To balance the budget, aldermen concentrated much of their efforts on the police department, agreeing to increase the budget for projected collections due from traffic ticket and DWI fines to $60,000. Last year, budget numbers showed the police department collected approximately $26,400 in fines for traffic and DWI fines while having a budget of $50,000.
“This is just under 50 percent of the projection,” said Alderman Wilbert Washington. “We need to get a more accurate prediction.”
In another police department matter, aldermen emphasized the importance of following the budget concerning employees and their salaries.
“We budgeted one chief and one clerk last year, but we had an extra officer,” Washington said.

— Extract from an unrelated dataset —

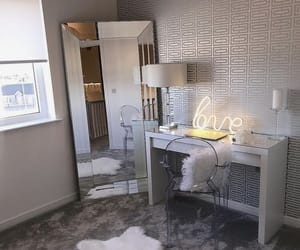 room and room decor image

Chief Bobby Madison was not present at the meeting.
Mayor Josephine Washington agreed with aldermen about police department matters.
“We have been carrying the police department for two years,” Mayor Washington said. “We have been talking about this matter for quite some time.”
In a related matter, Mayor Washington and Alderman Washington, both running in the upcoming election for the mayor’s seat, agreed to cut the mayor’s salary but did not give specific numbers.
“If I win, I will agree to a reduction in salary,” Mayor Washington said. “We can leave an amended spot for it in the budget.”
“I agree,” Alderman Washington said.
Earlier this year, aldermen agreed to cut their salary from $250 a month to $200.
Additionally, aldermen agreed to cut professional fees from $10,000 to $7,000. Money from professional fees are used to pay for water rate and sewer rate studies.
Aldermen slashed vehicle operating expenses, repair and maintenance expenses and agreed to register an extra fire truck in the non-usage category to save on insurance.
Aldermen Washington also pointed out the need “to put $15,000 in the budget” for audit expenses. Clayton is currently out of compliance with the Louisiana Legislative Auditor’s office because the town has not performed an audit for last year.
Because of the noncompliance status, Clayton does not qualify for numerous federal and state grants.